Stored items:
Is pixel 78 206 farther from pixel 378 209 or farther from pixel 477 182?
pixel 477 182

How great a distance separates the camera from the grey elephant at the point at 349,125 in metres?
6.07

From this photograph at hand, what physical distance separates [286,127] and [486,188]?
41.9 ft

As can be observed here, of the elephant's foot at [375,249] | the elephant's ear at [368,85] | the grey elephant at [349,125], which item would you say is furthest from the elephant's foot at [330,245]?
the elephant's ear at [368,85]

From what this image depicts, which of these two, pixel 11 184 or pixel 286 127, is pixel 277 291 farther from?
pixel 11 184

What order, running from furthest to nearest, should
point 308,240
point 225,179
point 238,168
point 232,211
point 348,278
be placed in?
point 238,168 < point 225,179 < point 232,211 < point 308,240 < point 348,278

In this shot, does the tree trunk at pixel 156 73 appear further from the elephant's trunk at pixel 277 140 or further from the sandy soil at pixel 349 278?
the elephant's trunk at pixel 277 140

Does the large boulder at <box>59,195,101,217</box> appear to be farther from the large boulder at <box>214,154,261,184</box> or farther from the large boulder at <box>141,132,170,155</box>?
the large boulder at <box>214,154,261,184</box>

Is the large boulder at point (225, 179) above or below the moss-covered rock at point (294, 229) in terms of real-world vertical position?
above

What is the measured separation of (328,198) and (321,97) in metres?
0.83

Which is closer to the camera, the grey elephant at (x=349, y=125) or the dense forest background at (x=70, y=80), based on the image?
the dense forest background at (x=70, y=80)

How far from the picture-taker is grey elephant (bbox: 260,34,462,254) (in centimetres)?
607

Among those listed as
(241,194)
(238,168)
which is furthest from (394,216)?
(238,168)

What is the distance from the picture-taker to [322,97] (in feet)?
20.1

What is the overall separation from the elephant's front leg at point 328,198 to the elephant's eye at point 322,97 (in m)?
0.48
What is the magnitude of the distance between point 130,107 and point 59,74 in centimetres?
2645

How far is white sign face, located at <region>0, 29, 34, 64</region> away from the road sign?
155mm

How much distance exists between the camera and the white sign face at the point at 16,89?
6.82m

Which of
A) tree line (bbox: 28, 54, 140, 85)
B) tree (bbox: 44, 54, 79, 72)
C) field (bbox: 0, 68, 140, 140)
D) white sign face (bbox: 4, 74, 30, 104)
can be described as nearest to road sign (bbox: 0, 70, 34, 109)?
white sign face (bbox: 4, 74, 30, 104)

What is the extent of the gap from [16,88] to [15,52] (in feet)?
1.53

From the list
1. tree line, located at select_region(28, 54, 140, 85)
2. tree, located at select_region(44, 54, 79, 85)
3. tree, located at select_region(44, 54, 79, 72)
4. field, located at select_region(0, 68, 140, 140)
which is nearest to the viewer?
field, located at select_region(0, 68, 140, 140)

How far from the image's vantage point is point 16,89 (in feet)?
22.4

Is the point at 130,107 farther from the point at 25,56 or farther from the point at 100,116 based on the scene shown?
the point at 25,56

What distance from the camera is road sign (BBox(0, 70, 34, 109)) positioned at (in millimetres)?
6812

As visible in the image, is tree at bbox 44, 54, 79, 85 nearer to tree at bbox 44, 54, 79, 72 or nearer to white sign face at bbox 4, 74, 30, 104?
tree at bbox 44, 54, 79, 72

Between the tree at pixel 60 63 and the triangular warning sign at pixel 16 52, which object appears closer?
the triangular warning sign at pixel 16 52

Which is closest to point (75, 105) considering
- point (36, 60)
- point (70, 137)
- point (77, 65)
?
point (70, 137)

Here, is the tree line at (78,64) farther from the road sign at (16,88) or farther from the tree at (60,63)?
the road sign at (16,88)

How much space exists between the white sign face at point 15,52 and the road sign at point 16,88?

• **Exercise requirements**
Reproduce the listing in full. Keep it exactly as written.

• **Written answer**
Is pixel 78 206 farther from pixel 378 209 or farther from pixel 477 182?
pixel 477 182

How great a distance separates the camera from the grey elephant at the point at 349,125 in metres?
6.07

From this photograph at hand, what physical distance separates [286,127] and [486,188]?
41.9 ft

As can be observed here, of the elephant's foot at [375,249] | the elephant's ear at [368,85] | the grey elephant at [349,125], which item would you say is furthest from the elephant's foot at [330,245]?
the elephant's ear at [368,85]

From what this image depicts, which of these two, pixel 11 184 or pixel 286 127, is pixel 277 291 farther from?
pixel 11 184

What order, running from furthest to nearest, should
point 308,240
point 225,179
point 238,168
point 232,211
point 348,278
be placed in?
point 238,168 < point 225,179 < point 232,211 < point 308,240 < point 348,278

In this shot, does the tree trunk at pixel 156 73 appear further from the elephant's trunk at pixel 277 140 or further from the sandy soil at pixel 349 278?
the elephant's trunk at pixel 277 140

Does the large boulder at <box>59,195,101,217</box> appear to be farther from the large boulder at <box>214,154,261,184</box> or farther from the large boulder at <box>141,132,170,155</box>?
the large boulder at <box>214,154,261,184</box>

Is the large boulder at point (225, 179) above or below the moss-covered rock at point (294, 229) in terms of real-world vertical position?
above

What is the measured separation of (328,198) and (321,97) in metres?
0.83

Which is closer to the camera, the grey elephant at (x=349, y=125) or the dense forest background at (x=70, y=80), based on the image?
the dense forest background at (x=70, y=80)

How far from the picture-taker is grey elephant (bbox: 260,34,462,254) (in centimetres)?
607

Among those listed as
(241,194)
(238,168)
which is furthest from (394,216)?
(238,168)

What is the distance from the picture-taker to [322,97] (in feet)?
20.1

What is the overall separation from the elephant's front leg at point 328,198 to the elephant's eye at point 322,97 (in m)?
0.48
What is the magnitude of the distance between point 130,107 and point 59,74 in centimetres?
2645

How far is white sign face, located at <region>0, 29, 34, 64</region> away from the road sign?
155mm

How much distance exists between the camera and the white sign face at the point at 16,89?
6.82m

Which of
A) tree line (bbox: 28, 54, 140, 85)
B) tree (bbox: 44, 54, 79, 72)
C) field (bbox: 0, 68, 140, 140)
D) white sign face (bbox: 4, 74, 30, 104)
can be described as nearest to road sign (bbox: 0, 70, 34, 109)?
white sign face (bbox: 4, 74, 30, 104)

What is the extent of the gap from [16,88] to [15,52] (in feet)?
1.53

From the list
1. tree line, located at select_region(28, 54, 140, 85)
2. tree, located at select_region(44, 54, 79, 85)
3. tree, located at select_region(44, 54, 79, 72)
4. field, located at select_region(0, 68, 140, 140)
which is nearest to the viewer?
field, located at select_region(0, 68, 140, 140)

How far from the image's vantage point is point 16,89 (in feet)?
22.4

Is the point at 130,107 farther from the point at 25,56 or farther from the point at 100,116 based on the scene shown?
the point at 25,56

What distance from the camera is road sign (BBox(0, 70, 34, 109)) positioned at (in millimetres)?
6812

As visible in the image, is tree at bbox 44, 54, 79, 85 nearer to tree at bbox 44, 54, 79, 72 or nearer to white sign face at bbox 4, 74, 30, 104?
tree at bbox 44, 54, 79, 72

Between the tree at pixel 60 63 and the triangular warning sign at pixel 16 52, which object appears closer?
the triangular warning sign at pixel 16 52

Which is closest to point (75, 105) considering
- point (36, 60)
- point (70, 137)
- point (77, 65)
?
point (70, 137)

Here, is the tree line at (78,64) farther from the road sign at (16,88) or farther from the tree at (60,63)?
the road sign at (16,88)

How much space exists between the white sign face at point 15,52 and the road sign at point 16,88?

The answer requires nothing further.